**Goal of the exercise**
Without the pictures, return each record as it appears.

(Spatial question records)
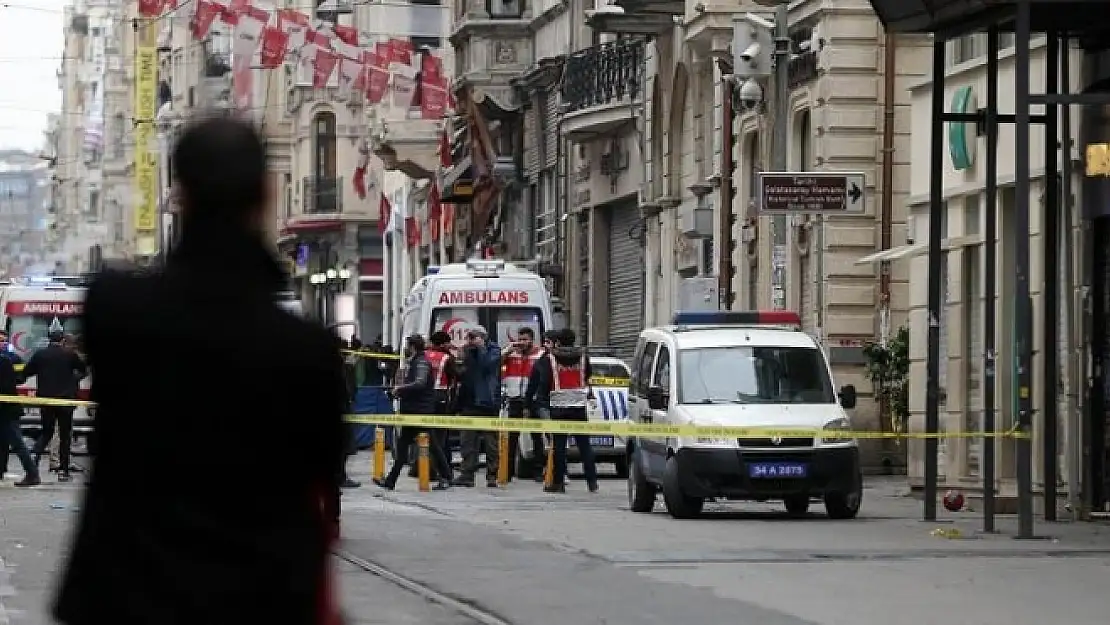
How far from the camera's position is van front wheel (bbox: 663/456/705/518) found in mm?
23844

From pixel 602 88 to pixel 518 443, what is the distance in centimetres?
1639

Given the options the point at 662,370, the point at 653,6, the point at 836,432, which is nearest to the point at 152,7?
the point at 653,6

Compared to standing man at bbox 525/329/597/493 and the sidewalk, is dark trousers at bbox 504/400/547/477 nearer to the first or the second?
→ standing man at bbox 525/329/597/493

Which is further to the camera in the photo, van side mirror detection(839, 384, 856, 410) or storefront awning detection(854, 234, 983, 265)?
→ storefront awning detection(854, 234, 983, 265)

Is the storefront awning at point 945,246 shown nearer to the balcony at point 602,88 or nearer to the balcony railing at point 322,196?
the balcony at point 602,88

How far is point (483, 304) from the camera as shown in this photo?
36.8 metres

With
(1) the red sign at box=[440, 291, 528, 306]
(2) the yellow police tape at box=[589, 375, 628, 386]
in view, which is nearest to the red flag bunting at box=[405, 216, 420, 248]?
(1) the red sign at box=[440, 291, 528, 306]

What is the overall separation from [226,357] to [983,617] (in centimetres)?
974

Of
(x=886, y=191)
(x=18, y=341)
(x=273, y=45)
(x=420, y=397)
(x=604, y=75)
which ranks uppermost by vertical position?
(x=273, y=45)

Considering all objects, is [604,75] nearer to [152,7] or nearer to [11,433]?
[152,7]

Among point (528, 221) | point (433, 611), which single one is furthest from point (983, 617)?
point (528, 221)

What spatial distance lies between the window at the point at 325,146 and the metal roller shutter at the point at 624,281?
108ft

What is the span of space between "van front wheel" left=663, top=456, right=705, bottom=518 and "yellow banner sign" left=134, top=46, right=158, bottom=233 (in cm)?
9211

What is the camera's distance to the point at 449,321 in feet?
122
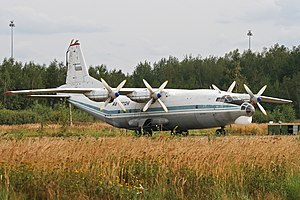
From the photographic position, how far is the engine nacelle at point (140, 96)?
39656 mm

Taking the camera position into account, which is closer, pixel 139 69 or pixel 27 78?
pixel 27 78

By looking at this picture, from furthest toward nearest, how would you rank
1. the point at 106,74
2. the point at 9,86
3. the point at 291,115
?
the point at 106,74 → the point at 9,86 → the point at 291,115

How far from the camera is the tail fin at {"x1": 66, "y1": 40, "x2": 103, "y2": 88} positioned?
1815 inches

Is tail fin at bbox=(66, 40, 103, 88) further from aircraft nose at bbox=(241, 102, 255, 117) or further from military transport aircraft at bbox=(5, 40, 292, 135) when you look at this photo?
aircraft nose at bbox=(241, 102, 255, 117)

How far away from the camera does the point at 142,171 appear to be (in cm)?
1330

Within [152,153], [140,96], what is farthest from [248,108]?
[152,153]

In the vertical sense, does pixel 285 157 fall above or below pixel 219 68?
below

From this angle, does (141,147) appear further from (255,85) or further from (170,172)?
(255,85)

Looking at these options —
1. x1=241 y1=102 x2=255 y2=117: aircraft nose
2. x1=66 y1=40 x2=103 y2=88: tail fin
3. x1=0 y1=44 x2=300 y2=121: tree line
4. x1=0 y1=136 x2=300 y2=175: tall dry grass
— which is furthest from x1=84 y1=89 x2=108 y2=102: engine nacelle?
x1=0 y1=44 x2=300 y2=121: tree line

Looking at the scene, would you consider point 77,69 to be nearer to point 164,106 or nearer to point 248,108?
point 164,106

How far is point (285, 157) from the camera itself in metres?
15.7

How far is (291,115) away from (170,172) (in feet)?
177

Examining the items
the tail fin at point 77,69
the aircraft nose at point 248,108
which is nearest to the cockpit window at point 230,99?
the aircraft nose at point 248,108

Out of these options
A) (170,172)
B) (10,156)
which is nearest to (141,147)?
(170,172)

**Response for this exercise**
How far from the camera's position is van front wheel (bbox: 663/456/705/518) found in mm?
23844

From pixel 602 88 to pixel 518 443, what is the distance in centimetres?
1639

Given the options the point at 662,370, the point at 653,6, the point at 836,432, which is nearest to the point at 152,7?
the point at 653,6

Compared to standing man at bbox 525/329/597/493 and the sidewalk, is dark trousers at bbox 504/400/547/477 nearer to the first or the second?
→ standing man at bbox 525/329/597/493

Which is further to the camera in the photo, van side mirror detection(839, 384, 856, 410) or storefront awning detection(854, 234, 983, 265)?
→ storefront awning detection(854, 234, 983, 265)

Is the storefront awning at point 945,246 shown nearer to the balcony at point 602,88 or nearer to the balcony railing at point 322,196?
the balcony at point 602,88

How far is point (483, 304) from the camera as shown in this photo?
36.8 metres

With
(1) the red sign at box=[440, 291, 528, 306]
(2) the yellow police tape at box=[589, 375, 628, 386]
in view, which is nearest to the red flag bunting at box=[405, 216, 420, 248]?
(1) the red sign at box=[440, 291, 528, 306]

What is the overall separation from [226,357] to [983,617] (in centimetres)?
974

Of
(x=886, y=191)
(x=18, y=341)
(x=273, y=45)
(x=420, y=397)
(x=604, y=75)
which ranks uppermost by vertical position?
(x=273, y=45)

Considering all objects, is [604,75] nearer to [152,7] or nearer to [11,433]?
[152,7]

Among point (528, 221) | point (433, 611), which single one is furthest from point (983, 617)?
point (528, 221)

What spatial distance lies between the window at the point at 325,146 and the metal roller shutter at the point at 624,281?
108ft

What is the span of space between "van front wheel" left=663, top=456, right=705, bottom=518 and "yellow banner sign" left=134, top=46, right=158, bottom=233 (in cm)?
9211

What is the camera's distance to the point at 449,321 in feet?
122
From the photographic position, how far is the engine nacelle at point (140, 96)?
39656 mm

Taking the camera position into account, which is closer, pixel 139 69 or pixel 27 78?
pixel 27 78

By looking at this picture, from furthest toward nearest, how would you rank
1. the point at 106,74
2. the point at 9,86
3. the point at 291,115
?
the point at 106,74 → the point at 9,86 → the point at 291,115

How far from the camera is the tail fin at {"x1": 66, "y1": 40, "x2": 103, "y2": 88} positioned?
1815 inches

Is tail fin at bbox=(66, 40, 103, 88) further from aircraft nose at bbox=(241, 102, 255, 117) or further from military transport aircraft at bbox=(5, 40, 292, 135) when you look at this photo?
aircraft nose at bbox=(241, 102, 255, 117)

How far away from the camera does the point at 142,171 appear to be (in cm)?
1330

Within [152,153], [140,96], what is farthest from [248,108]?
[152,153]

In the vertical sense, does pixel 285 157 fall above or below pixel 219 68?
below

From this angle, does (141,147) appear further from (255,85) or further from (170,172)?
(255,85)

Looking at these options —
1. x1=241 y1=102 x2=255 y2=117: aircraft nose
2. x1=66 y1=40 x2=103 y2=88: tail fin
3. x1=0 y1=44 x2=300 y2=121: tree line
4. x1=0 y1=136 x2=300 y2=175: tall dry grass
— which is furthest from x1=84 y1=89 x2=108 y2=102: engine nacelle?
x1=0 y1=44 x2=300 y2=121: tree line

Looking at the scene, would you consider point 77,69 to be nearer to point 164,106 or nearer to point 248,108?
point 164,106

How far is point (285, 157) from the camera itself in metres?
15.7

How far is (291,115) away from (170,172) (in feet)?
177

Examining the items
the tail fin at point 77,69
the aircraft nose at point 248,108
which is nearest to the cockpit window at point 230,99?
the aircraft nose at point 248,108

Out of these options
A) (170,172)
B) (10,156)
which is nearest to (141,147)?
(170,172)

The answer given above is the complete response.